*** Opening of Exercise materials ***

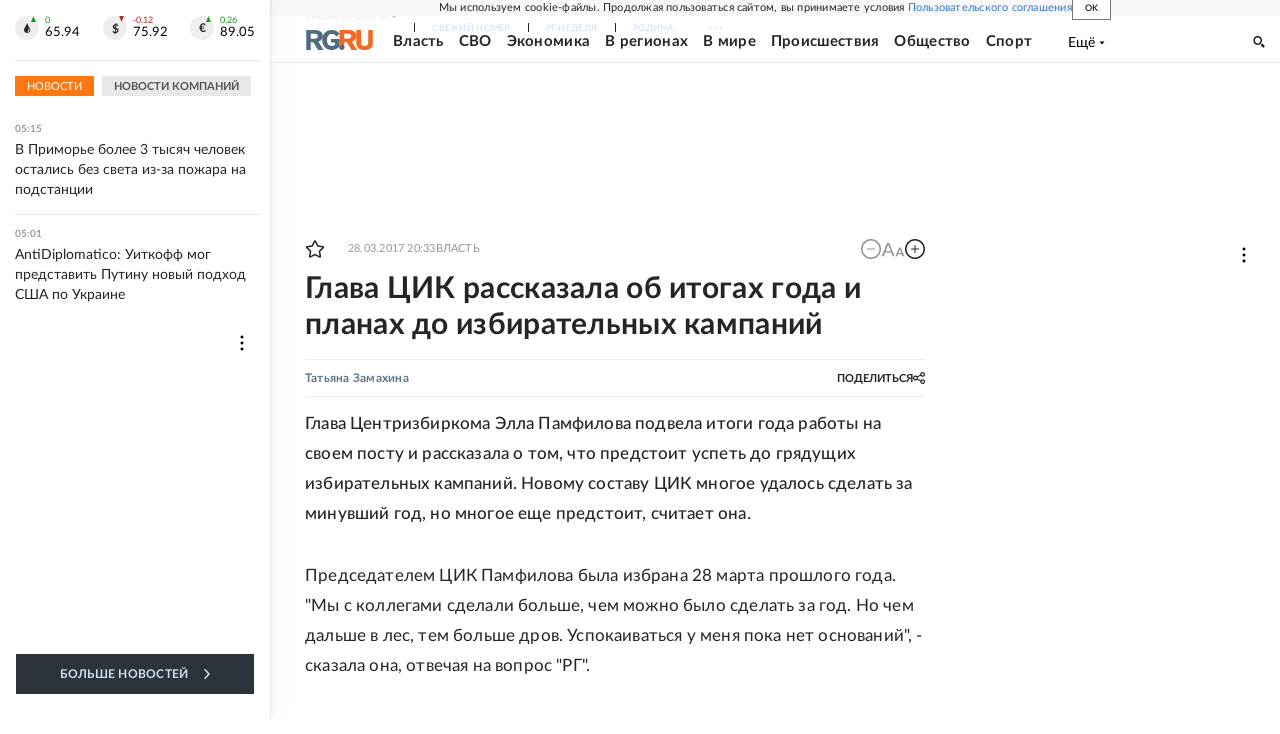

--- FILE ---
content_type: text/html
request_url: https://tns-counter.ru/nc01a**R%3Eundefined*rg_ru/ru/UTF-8/tmsec=mx3_rg_ru/253630022***
body_size: 17
content:
11086F1969742EC9G1769221833:11086F1969742EC9G1769221833

--- FILE ---
content_type: image/svg+xml
request_url: https://cdnfiles.rg.ru/svg/opinion_quote.svg
body_size: 138
content:
<svg xmlns="http://www.w3.org/2000/svg" width="40" height="46" fill="none"><path fill="#EEE" d="M4.823 46C2.72 42.131 1.3 38.121.558 33.97c-.7-4.153-.741-8.234-.123-12.244.618-4.057 1.895-7.95 3.831-11.677C6.244 6.322 8.881 2.972 12.178 0l5.315 3.68c.494.33.824.708.989 1.132.206.425.288.873.247 1.345 0 .425-.083.85-.247 1.274-.165.424-.371.778-.619 1.061-.782 1.038-1.586 2.5-2.41 4.388-.783 1.84-1.36 3.963-1.73 6.37-.33 2.358-.31 4.93.061 7.713.371 2.784 1.34 5.59 2.905 8.422.824 1.462 1.05 2.76.68 3.892-.37 1.085-1.133 1.84-2.287 2.264L4.822 46Zm21.26 0c-2.1-3.869-3.522-7.879-4.264-12.03-.7-4.153-.742-8.234-.124-12.244.619-4.057 1.896-7.95 3.832-11.677C27.505 6.322 30.142 2.972 33.438 0l5.316 3.68c.494.33.824.708.989 1.132.206.425.288.873.247 1.345 0 .425-.083.85-.248 1.274-.164.424-.37.778-.618 1.061-.782 1.038-1.586 2.5-2.41 4.388-.783 1.84-1.36 3.963-1.73 6.37-.33 2.358-.31 4.93.061 7.713.371 2.784 1.34 5.59 2.905 8.422.824 1.462 1.05 2.76.68 3.892-.37 1.085-1.133 1.84-2.287 2.264L26.083 46Z"/></svg>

*** Close of Exercise materials ***

= Instructions to follow =
Set the entries down exactly, but not the pictures.

= Written solution =
--- FILE ---
content_type: text/html
request_url: https://tns-counter.ru/nc01a**R%3Eundefined*rg_ru/ru/UTF-8/tmsec=mx3_rg_ru/253630022***
body_size: 17
content:
11086F1969742EC9G1769221833:11086F1969742EC9G1769221833

--- FILE ---
content_type: image/svg+xml
request_url: https://cdnfiles.rg.ru/svg/opinion_quote.svg
body_size: 138
content:
<svg xmlns="http://www.w3.org/2000/svg" width="40" height="46" fill="none"><path fill="#EEE" d="M4.823 46C2.72 42.131 1.3 38.121.558 33.97c-.7-4.153-.741-8.234-.123-12.244.618-4.057 1.895-7.95 3.831-11.677C6.244 6.322 8.881 2.972 12.178 0l5.315 3.68c.494.33.824.708.989 1.132.206.425.288.873.247 1.345 0 .425-.083.85-.247 1.274-.165.424-.371.778-.619 1.061-.782 1.038-1.586 2.5-2.41 4.388-.783 1.84-1.36 3.963-1.73 6.37-.33 2.358-.31 4.93.061 7.713.371 2.784 1.34 5.59 2.905 8.422.824 1.462 1.05 2.76.68 3.892-.37 1.085-1.133 1.84-2.287 2.264L4.822 46Zm21.26 0c-2.1-3.869-3.522-7.879-4.264-12.03-.7-4.153-.742-8.234-.124-12.244.619-4.057 1.896-7.95 3.832-11.677C27.505 6.322 30.142 2.972 33.438 0l5.316 3.68c.494.33.824.708.989 1.132.206.425.288.873.247 1.345 0 .425-.083.85-.248 1.274-.164.424-.37.778-.618 1.061-.782 1.038-1.586 2.5-2.41 4.388-.783 1.84-1.36 3.963-1.73 6.37-.33 2.358-.31 4.93.061 7.713.371 2.784 1.34 5.59 2.905 8.422.824 1.462 1.05 2.76.68 3.892-.37 1.085-1.133 1.84-2.287 2.264L26.083 46Z"/></svg>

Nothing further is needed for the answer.